My team agreed on following up with eqiad1. The only requirement is we have a clear rollback plan in case something goes wrong.

@ayounsi could you please prepare all the previous stuff (IPv4 range allocation, CR configurations, DNS patches, etc) for eqiad1?
https://netbox.wikimedia.org/ipam/vlans/90/

Change 479337 had a related patch set uploaded (by Ayounsi; owner: Ayounsi):
[operations/dns@master] Assign public /29 for cloud-instance-transport1-b-eqiad

https://gerrit.wikimedia.org/r/479337

To be pushed:

cr1-eqiad

[edit interfaces ae2 unit 1120 family inet]
        address 10.64.22.2/24 { ... }
+       address 208.80.155.90/29 {
+           vrrp-group 121 {
+               virtual-address 208.80.155.89;
+               track {
+                   interface ae2.1120 {
+                       bandwidth-threshold 20g priority-cost 50;
+                       bandwidth-threshold 30g priority-cost 30;
+                   }
+               }
+           }
+       }

cr2-eqiad

[edit interfaces ae2 unit 1120 family inet]
        address 10.64.22.3/24 { ... }
+       address 208.80.155.91/29 {
+           vrrp-group 121 {
+               virtual-address 208.80.155.89;
+               track {
+                   interface ae2.1120 {
+                       bandwidth-threshold 20g priority-cost 50;
+                       bandwidth-threshold 30g priority-cost 30;
+                   }
+               }
+           }
+       }

service impacting:

both

[edit routing-options static]
     route 62.115.145.25/32 { ... }
-    route 172.16.0.0/21 next-hop 10.64.22.4;
+    /* Cloud instances prefix via labnet100[45] */
+    route 172.16.0.0/21 next-hop 208.80.155.92;
[edit routing-options static]
     route 172.16.0.0/21 { ... }
-    route 185.15.56.0/25 next-hop 10.64.22.4;
+    /* Cloud public prefix via labnet100[45] */
+    route 185.15.56.0/25 next-hop 208.80.155.92;

@aborrero Everything is ready to be merged/commited.

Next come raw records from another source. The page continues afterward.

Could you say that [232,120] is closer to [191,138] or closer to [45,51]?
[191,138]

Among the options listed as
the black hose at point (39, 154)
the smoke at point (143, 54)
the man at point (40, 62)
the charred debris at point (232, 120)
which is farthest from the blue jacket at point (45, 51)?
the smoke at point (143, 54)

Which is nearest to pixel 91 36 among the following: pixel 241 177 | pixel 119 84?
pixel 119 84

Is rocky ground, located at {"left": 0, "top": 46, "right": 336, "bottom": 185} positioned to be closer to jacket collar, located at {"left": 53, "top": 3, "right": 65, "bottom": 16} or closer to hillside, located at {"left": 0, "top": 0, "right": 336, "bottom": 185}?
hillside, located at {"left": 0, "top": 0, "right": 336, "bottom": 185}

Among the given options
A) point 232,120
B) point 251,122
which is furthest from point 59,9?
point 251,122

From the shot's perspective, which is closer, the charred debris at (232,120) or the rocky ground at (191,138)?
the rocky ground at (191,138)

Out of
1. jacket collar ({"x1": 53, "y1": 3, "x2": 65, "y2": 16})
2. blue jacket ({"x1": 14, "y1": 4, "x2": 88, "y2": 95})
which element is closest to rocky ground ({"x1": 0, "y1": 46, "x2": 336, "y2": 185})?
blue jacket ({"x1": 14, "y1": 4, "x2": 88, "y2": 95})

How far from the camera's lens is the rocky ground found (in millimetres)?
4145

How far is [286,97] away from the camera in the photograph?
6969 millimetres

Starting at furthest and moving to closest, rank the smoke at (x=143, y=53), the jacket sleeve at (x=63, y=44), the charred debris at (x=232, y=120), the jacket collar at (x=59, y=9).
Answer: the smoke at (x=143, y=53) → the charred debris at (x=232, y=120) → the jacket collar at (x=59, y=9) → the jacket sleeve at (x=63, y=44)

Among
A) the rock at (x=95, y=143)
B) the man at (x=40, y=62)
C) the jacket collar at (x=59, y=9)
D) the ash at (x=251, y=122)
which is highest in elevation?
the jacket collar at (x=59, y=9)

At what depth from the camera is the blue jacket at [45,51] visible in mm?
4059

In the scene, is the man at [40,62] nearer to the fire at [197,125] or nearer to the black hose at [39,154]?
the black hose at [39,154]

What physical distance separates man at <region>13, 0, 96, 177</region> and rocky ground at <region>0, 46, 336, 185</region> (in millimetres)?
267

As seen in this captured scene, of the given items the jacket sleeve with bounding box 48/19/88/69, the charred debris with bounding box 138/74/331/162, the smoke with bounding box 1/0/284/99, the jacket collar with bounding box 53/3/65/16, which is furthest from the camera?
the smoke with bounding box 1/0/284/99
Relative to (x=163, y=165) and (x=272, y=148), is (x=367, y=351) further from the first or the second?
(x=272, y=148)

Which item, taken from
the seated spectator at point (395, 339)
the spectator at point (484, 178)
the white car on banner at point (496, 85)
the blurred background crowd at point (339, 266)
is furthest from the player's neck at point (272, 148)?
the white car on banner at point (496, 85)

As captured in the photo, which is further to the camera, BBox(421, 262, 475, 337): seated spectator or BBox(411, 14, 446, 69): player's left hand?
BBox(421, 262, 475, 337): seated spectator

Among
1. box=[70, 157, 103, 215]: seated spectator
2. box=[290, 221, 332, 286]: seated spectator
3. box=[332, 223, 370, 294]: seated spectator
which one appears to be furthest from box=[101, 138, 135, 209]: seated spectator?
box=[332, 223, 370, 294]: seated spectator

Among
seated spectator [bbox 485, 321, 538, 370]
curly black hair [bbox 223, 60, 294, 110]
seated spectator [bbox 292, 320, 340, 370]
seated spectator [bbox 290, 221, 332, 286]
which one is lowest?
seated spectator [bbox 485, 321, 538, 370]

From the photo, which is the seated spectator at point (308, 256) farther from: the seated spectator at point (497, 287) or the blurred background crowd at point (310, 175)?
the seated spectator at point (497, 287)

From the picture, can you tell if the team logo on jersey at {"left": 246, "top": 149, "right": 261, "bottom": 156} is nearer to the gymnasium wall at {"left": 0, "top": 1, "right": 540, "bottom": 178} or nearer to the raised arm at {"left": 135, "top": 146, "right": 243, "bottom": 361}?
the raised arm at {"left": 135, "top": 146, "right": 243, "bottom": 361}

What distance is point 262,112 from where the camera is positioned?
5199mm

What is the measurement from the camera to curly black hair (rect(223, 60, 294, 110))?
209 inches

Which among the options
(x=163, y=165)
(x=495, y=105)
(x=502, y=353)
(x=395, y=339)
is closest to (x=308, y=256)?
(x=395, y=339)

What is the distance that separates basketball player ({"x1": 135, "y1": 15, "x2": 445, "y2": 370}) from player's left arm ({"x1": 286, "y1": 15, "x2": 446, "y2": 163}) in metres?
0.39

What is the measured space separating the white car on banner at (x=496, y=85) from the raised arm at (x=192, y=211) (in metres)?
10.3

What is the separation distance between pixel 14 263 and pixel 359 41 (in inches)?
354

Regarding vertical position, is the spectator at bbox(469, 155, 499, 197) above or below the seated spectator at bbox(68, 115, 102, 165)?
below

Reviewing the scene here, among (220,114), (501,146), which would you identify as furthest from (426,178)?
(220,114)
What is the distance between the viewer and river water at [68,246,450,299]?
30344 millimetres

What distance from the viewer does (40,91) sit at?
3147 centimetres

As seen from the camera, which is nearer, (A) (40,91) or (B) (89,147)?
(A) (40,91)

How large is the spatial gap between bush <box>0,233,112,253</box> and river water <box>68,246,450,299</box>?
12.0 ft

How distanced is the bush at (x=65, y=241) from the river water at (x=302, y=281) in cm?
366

I used the name vip-gw-cloudnet.wikimedia.org. let me know if that's correct or should be changed.

Thanks!

I love diagrams, they help me better understand topology and architectures. Please @ayounsi confirm the following are right.

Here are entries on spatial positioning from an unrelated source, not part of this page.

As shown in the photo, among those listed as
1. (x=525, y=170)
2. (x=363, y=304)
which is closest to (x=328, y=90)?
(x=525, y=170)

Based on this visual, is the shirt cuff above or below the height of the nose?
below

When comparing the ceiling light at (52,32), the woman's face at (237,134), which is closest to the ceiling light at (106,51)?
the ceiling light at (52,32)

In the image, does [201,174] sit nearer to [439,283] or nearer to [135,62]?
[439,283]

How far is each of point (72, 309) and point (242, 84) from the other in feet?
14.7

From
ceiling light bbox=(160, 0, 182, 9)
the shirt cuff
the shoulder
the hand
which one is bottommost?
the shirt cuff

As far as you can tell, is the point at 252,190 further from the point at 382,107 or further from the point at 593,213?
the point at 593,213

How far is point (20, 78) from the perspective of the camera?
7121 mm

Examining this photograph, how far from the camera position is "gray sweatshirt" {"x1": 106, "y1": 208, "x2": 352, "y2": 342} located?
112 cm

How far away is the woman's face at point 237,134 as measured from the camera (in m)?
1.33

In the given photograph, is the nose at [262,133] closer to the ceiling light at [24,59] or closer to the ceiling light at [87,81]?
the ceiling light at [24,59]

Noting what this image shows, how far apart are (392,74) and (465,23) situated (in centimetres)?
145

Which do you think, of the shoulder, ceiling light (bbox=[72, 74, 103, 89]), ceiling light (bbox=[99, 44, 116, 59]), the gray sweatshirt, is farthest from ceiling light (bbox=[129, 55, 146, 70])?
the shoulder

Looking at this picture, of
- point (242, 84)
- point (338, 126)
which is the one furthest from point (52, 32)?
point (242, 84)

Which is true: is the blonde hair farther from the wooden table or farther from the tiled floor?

eqiad1 transport network before the changes:

eqiad1 transport network after the changes:

For the D day:

# create new subnet
root@cloudcontrol1004:~# neutron subnet-create --gateway 208.80.155.89 --name cloud-instances-transport1-b-eqiad1 --ip-version 4 --disable-dhcp wan-transport-eqiad 208.80.155.88/29

# switch gateway (service impact)
root@cloudcontrol1004:~# neutron router-gateway-set  --fixed-ip subnet_id=cloud-instances-transport1-b-eqiad1,ip_address=208.80.155.92 cloudinstances2b-gw wan-transport-eqiad

# check ports in router
root@cloudcontrol1004:~# neutron router-port-list cloudinstances2b-gw

# cleanup if all is correct 
root@cloudcontrol1004:~# neutron subnet-delete e4fb2771-a361-4add-ac4e-280cc300c59f

In case of rollback:

# In case of rollback, create old subnet if was already cleaned up
root@cloudcontrol1004:~# neutron subnet-create --gateway 10.64.22.1 --name cloud-instances-transport1-b-eqiad --ip-version 4 --disable-dhcp wan-transport-eqiad 10.64.22.0/24

# In case of rollback, switch again to the old gateway (service impact)
root@cloudcontrol1004:~# neutron router-gateway-set --fixed-ip subnet_id=cloud-instances-transport1-b-eqiad,ip_address=10.64.22.4 cloudinstances2b-gw wan-transport-eqiad

# In case of rollback, check ports in router
root@cloudcontrol1004:~# neutron router-port-list cloudinstances2b-gw

# In case of rollback, cleanup new subnet, ID unknown by the time of this writting
root@cloudcontrol1004:~# neutron subnet-delete $ID

If all is OK, refresh docs on:

aborrero moved this task from Doing to Inbox on the cloud-services-team (Kanban) board.Dec 18 2018, 1:02 PM

aborrero moved this task from Inbox to Doing on the cloud-services-team (Kanban) board.

We also need to update the cloud-in4 filter in eqiad, cf. T211921

[edit firewall family inet filter cloud-in4 term allow-icmp from source-address]
+        /* cloud-instance-transport1-b-eqiad */
+        208.80.155.88/29;
-        /* cloud-instance-transport1-b-eqiad */
-        10.64.22.0/24;

I'm not sure if we will be able to do this operation before the end of year holidays.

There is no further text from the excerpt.